_To be done:_
Rewrite the records below, replacing "gray pants" with "dark trousers" and keeping everything else the same.

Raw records
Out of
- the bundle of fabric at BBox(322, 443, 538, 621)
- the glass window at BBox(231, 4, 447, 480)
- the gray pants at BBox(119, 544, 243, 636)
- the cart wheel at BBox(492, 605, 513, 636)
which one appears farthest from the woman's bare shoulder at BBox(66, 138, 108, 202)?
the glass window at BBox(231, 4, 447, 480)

_Written reply:_
Out of
- the bundle of fabric at BBox(322, 443, 538, 621)
- the glass window at BBox(231, 4, 447, 480)
- the dark trousers at BBox(119, 544, 243, 636)
- the cart wheel at BBox(492, 605, 513, 636)
which one appears farthest from the woman's bare shoulder at BBox(66, 138, 108, 202)?
the glass window at BBox(231, 4, 447, 480)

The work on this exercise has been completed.